• [REQUIRED TASK A]: In the comment thread below, repeat word for word the stretch from "Posted by: tony montano | April 22, 2007" through "that you worship.".

• [PAGE EXCERPT]:
Posted by: tony montano | April 22, 2007 at 07:15 PM
There seems to be no contradiction. The problem, Mr. Koukl, is that you assume that darwinists think humans are animals is the same sense as the other beasts of the earth. Of course animals do not care about the environment. They lack the level of consciousness to do so. Luckily our God-given, or nature-given (whichever it is) mind recognizes that the environment needs to be protected if we want to see the continuation of our race. That brings up another point. It still fits the mold of "survival of the fittest". Our minds are better than other animals and we are using our minds to prolong our own lives as well as the lives of others. I hope that you recognize this logical flaw as it may turn away those who seek the God that you worship.
-Bryce
Posted by: Bryce | April 22, 2007 at 09:12 PM
Tony,
That list is crap. It says of itself it's very tentative. That's an understatement--it's wishful thinking!
Posted by: SLW | April 22, 2007 at 09:15 PM
ah its not so bad
its got pretty pictures
Posted by: tony montano | April 23, 2007 at 02:45 AM
Jay wrote: "Can anyone explain this to me?"
Yes, possibly, and then perhaps we can all stop spouting off with our contrived theories concocted to satisfy our pre-conceived political agendas...
First, the way you set up your comparison -- "68% of States that rank in the top half for evangelicals per thousand, also rank in the top half of states for either violent crime or property crime/thousand" -- seems a bit ham-fisted. I don't mean that in a derogatory (to you) way, I'm simply pointing out that attempting to draw correlations between data and only looking at the "top half" and "bottom half" of a given chart, seems to be a recipe for poor statistical analysis and conclusions.
Second, it is not enough to observe two data-sets and from that conclude a cause-effect relationship. Both could be effects of another cause, or there could be no relation whatsoever. In other words, using the method you devised, I could probably come up with several lists, where X% of the states in the top 50% for violent crime also fall in the top 50% of such a list, but there is clearly no connection. E.g., if I found that 70% of the states on the top half of the violent crime list also are on the top half for opening the most chocolate shops, it doesn't follow that chocolate makes people commit violent crime.

• [REQUIRED TASK B]: Reproduce the entries exactly, from the line containing "Q: What is note number 11 (pitch and octave)?" through the end of the entries. Leave the pictures out of your answer.

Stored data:
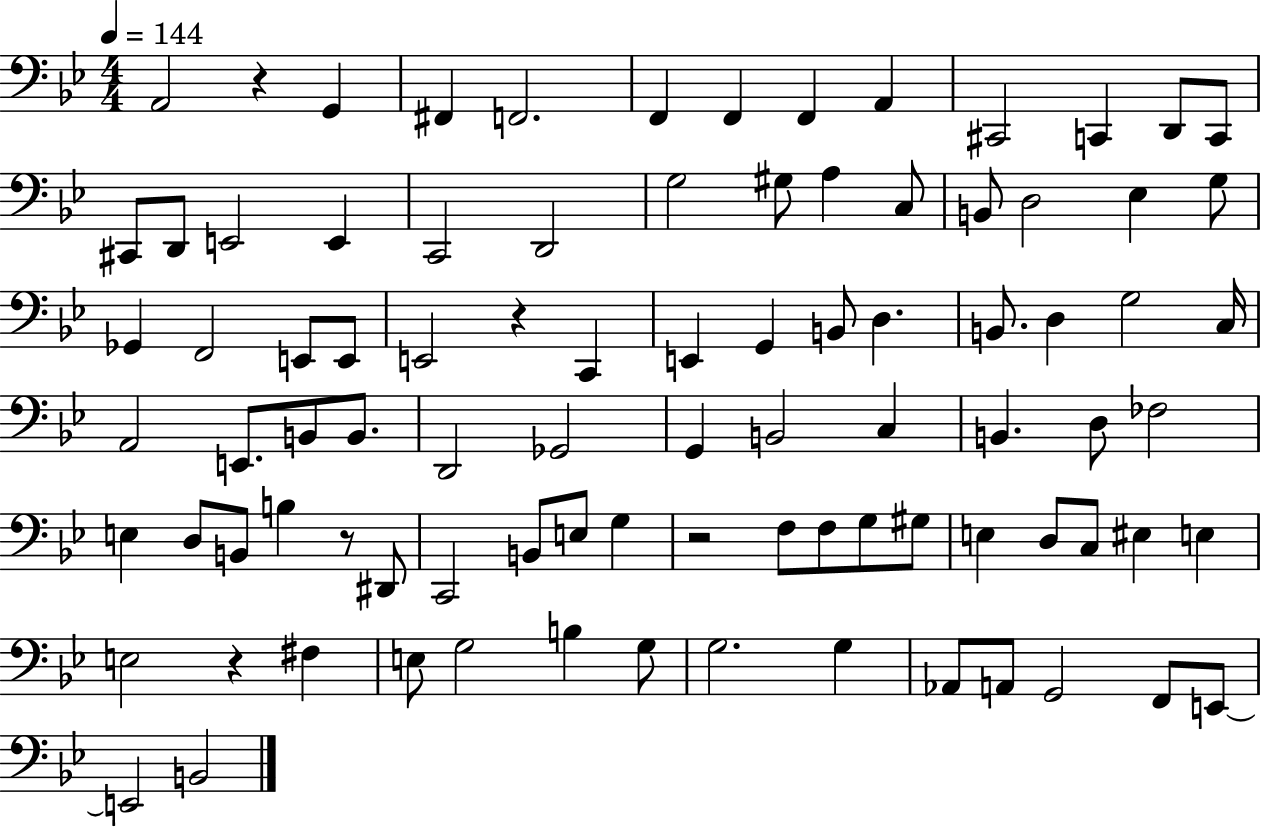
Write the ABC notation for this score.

X:1
T:Untitled
M:4/4
L:1/4
K:Bb
A,,2 z G,, ^F,, F,,2 F,, F,, F,, A,, ^C,,2 C,, D,,/2 C,,/2 ^C,,/2 D,,/2 E,,2 E,, C,,2 D,,2 G,2 ^G,/2 A, C,/2 B,,/2 D,2 _E, G,/2 _G,, F,,2 E,,/2 E,,/2 E,,2 z C,, E,, G,, B,,/2 D, B,,/2 D, G,2 C,/4 A,,2 E,,/2 B,,/2 B,,/2 D,,2 _G,,2 G,, B,,2 C, B,, D,/2 _F,2 E, D,/2 B,,/2 B, z/2 ^D,,/2 C,,2 B,,/2 E,/2 G, z2 F,/2 F,/2 G,/2 ^G,/2 E, D,/2 C,/2 ^E, E, E,2 z ^F, E,/2 G,2 B, G,/2 G,2 G, _A,,/2 A,,/2 G,,2 F,,/2 E,,/2 E,,2 B,,2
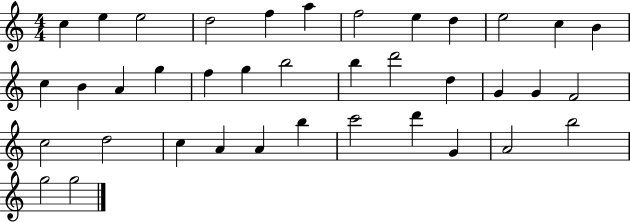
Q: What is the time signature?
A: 4/4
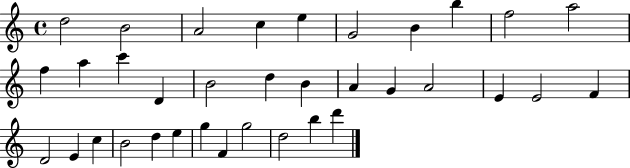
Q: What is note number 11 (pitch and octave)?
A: F5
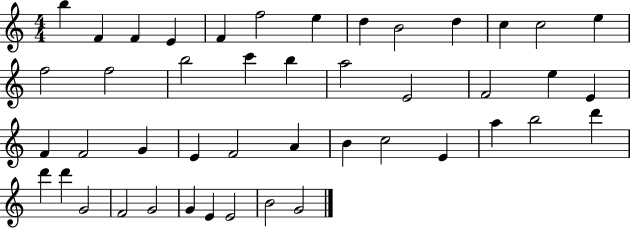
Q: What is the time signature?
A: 4/4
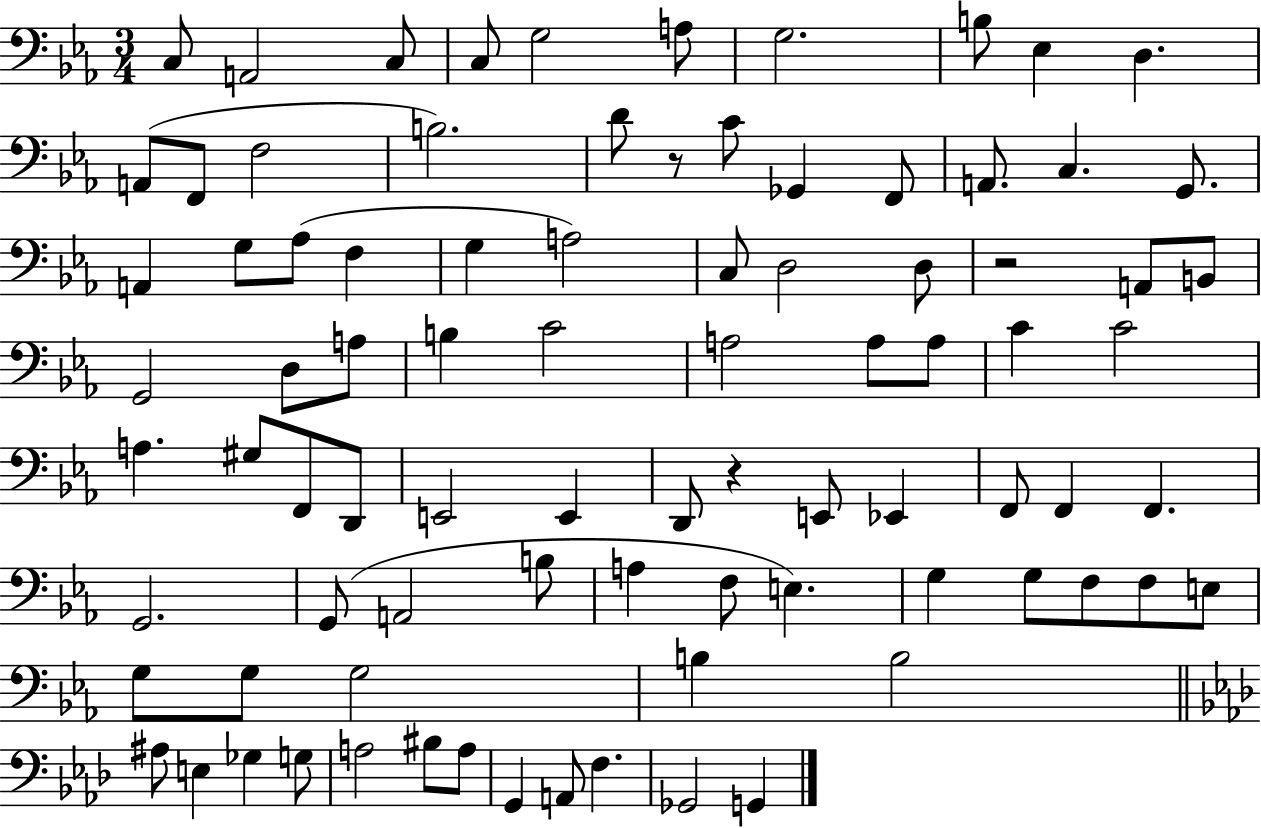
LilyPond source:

{
  \clef bass
  \numericTimeSignature
  \time 3/4
  \key ees \major
  \repeat volta 2 { c8 a,2 c8 | c8 g2 a8 | g2. | b8 ees4 d4. | \break a,8( f,8 f2 | b2.) | d'8 r8 c'8 ges,4 f,8 | a,8. c4. g,8. | \break a,4 g8 aes8( f4 | g4 a2) | c8 d2 d8 | r2 a,8 b,8 | \break g,2 d8 a8 | b4 c'2 | a2 a8 a8 | c'4 c'2 | \break a4. gis8 f,8 d,8 | e,2 e,4 | d,8 r4 e,8 ees,4 | f,8 f,4 f,4. | \break g,2. | g,8( a,2 b8 | a4 f8 e4.) | g4 g8 f8 f8 e8 | \break g8 g8 g2 | b4 b2 | \bar "||" \break \key f \minor ais8 e4 ges4 g8 | a2 bis8 a8 | g,4 a,8 f4. | ges,2 g,4 | \break } \bar "|."
}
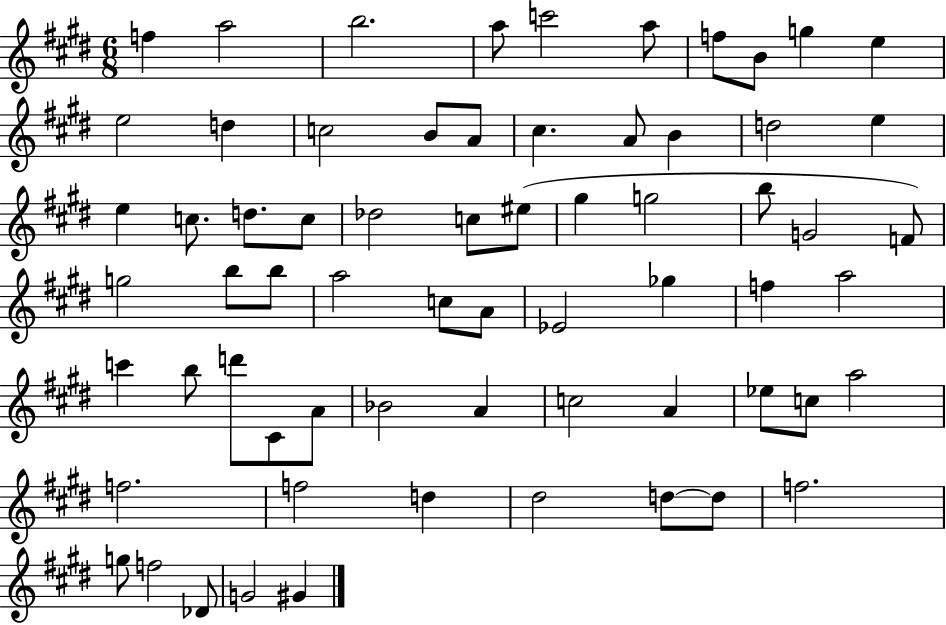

• [WRITTEN SOLUTION A]:
Posted by: tony montano | April 22, 2007 at 07:15 PM
There seems to be no contradiction. The problem, Mr. Koukl, is that you assume that darwinists think humans are animals is the same sense as the other beasts of the earth. Of course animals do not care about the environment. They lack the level of consciousness to do so. Luckily our God-given, or nature-given (whichever it is) mind recognizes that the environment needs to be protected if we want to see the continuation of our race. That brings up another point. It still fits the mold of "survival of the fittest". Our minds are better than other animals and we are using our minds to prolong our own lives as well as the lives of others. I hope that you recognize this logical flaw as it may turn away those who seek the God that you worship.

• [WRITTEN SOLUTION B]:
Q: What is note number 11 (pitch and octave)?
A: F5
Q: What is the time signature?
A: 4/4
LilyPond source:

{
  \clef bass
  \numericTimeSignature
  \time 3/4
  \key ees \major
  \repeat volta 2 { c8 a,2 c8 | c8 g2 a8 | g2. | b8 ees4 d4. | \break a,8( f,8 f2 | b2.) | d'8 r8 c'8 ges,4 f,8 | a,8. c4. g,8. | \break a,4 g8 aes8( f4 | g4 a2) | c8 d2 d8 | r2 a,8 b,8 | \break g,2 d8 a8 | b4 c'2 | a2 a8 a8 | c'4 c'2 | \break a4. gis8 f,8 d,8 | e,2 e,4 | d,8 r4 e,8 ees,4 | f,8 f,4 f,4. | \break g,2. | g,8( a,2 b8 | a4 f8 e4.) | g4 g8 f8 f8 e8 | \break g8 g8 g2 | b4 b2 | \bar "||" \break \key f \minor ais8 e4 ges4 g8 | a2 bis8 a8 | g,4 a,8 f4. | ges,2 g,4 | \break } \bar "|."
}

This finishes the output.